Anche se le conseguenze della vittoria di oggi di Hamas non sono ancora visibili, è indubbio che i rusultati delle elezioni abbiano rivelato una fondamentale informazione sulla Palestina e il mondo arabo:

*Democrazia = Islam

Ancora una volta l’Occidente e soprattutto gli angloamericani devono prendere atto dell’evidenza: nel mondo arabo democrazia significa Islam. A meno che uno non sia particolarmente islamofobico non dovrebbe essere un problema. Ma chiaramente ci sono troppe persone che odiano l’Islam sia a sinistra che a destra e che sono orripilate dal successo dell’Islam fra le masse. Ad ogni modo le elezioni di ieri in Palestina dovrebbero servire come ultimo ammonimento per coloro che stanno insistendo per la ‘democratizzazione’ della Siria.

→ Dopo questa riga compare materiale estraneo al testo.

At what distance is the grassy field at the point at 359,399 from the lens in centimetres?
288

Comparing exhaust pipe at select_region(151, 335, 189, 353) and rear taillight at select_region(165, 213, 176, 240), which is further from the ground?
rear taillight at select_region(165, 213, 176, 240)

*’Una Palestina Democratica e Laica’ – potrebbe essere un concetto datato che sarebbe meglio abbandonare rapidamente

È ovvio che l’appello ripetuto in maniera ossessiva dalla sinistra per una ‘Palestina democratica e laica’ ha molto poco a che fare con la realtà palestinese. Evidentemente la maggioranza del popolo palestinese preferisce vivere in uno stato islamico invece che in uno laico e democratico, in cui la democrazia non significa ‘la voce del popolo’ quanto piuttosto una sua definizione occidentale limitata e ristretta. È ora chiaro che il richiamo ad uno stato palestinese laico esisteva per servire gli interessi di qualche scuola sionista di sinistra a la Yossi Beilin, che ha accusato in modo oltraggioso Hamas pochi giorni prima delle elezioni. È abbastanza sorprendente che questo appello contro Hamas e a favore di uno stato democratico laico sia piuttosto popolare tra differenti fazioni di ebrei antisionisti e gruppi di solidarietà palestinesi. Guardiamo le cose come stanno; il popolo palestinese ha scelto di vivere in uno stato musulmano invece che in uno laico. Se fossimo davvero democratici come sosteniamo di essere, dovremmo essere proprio noi a rispettare e ad accogliere la scelta del popolo palestinese. A mio parere appoggiare la Palestina vuol dire appoggiare i palestinesi e il loro diritto al ritorno, indipendentemente dalle loro scelte politiche, teologiche o culturali.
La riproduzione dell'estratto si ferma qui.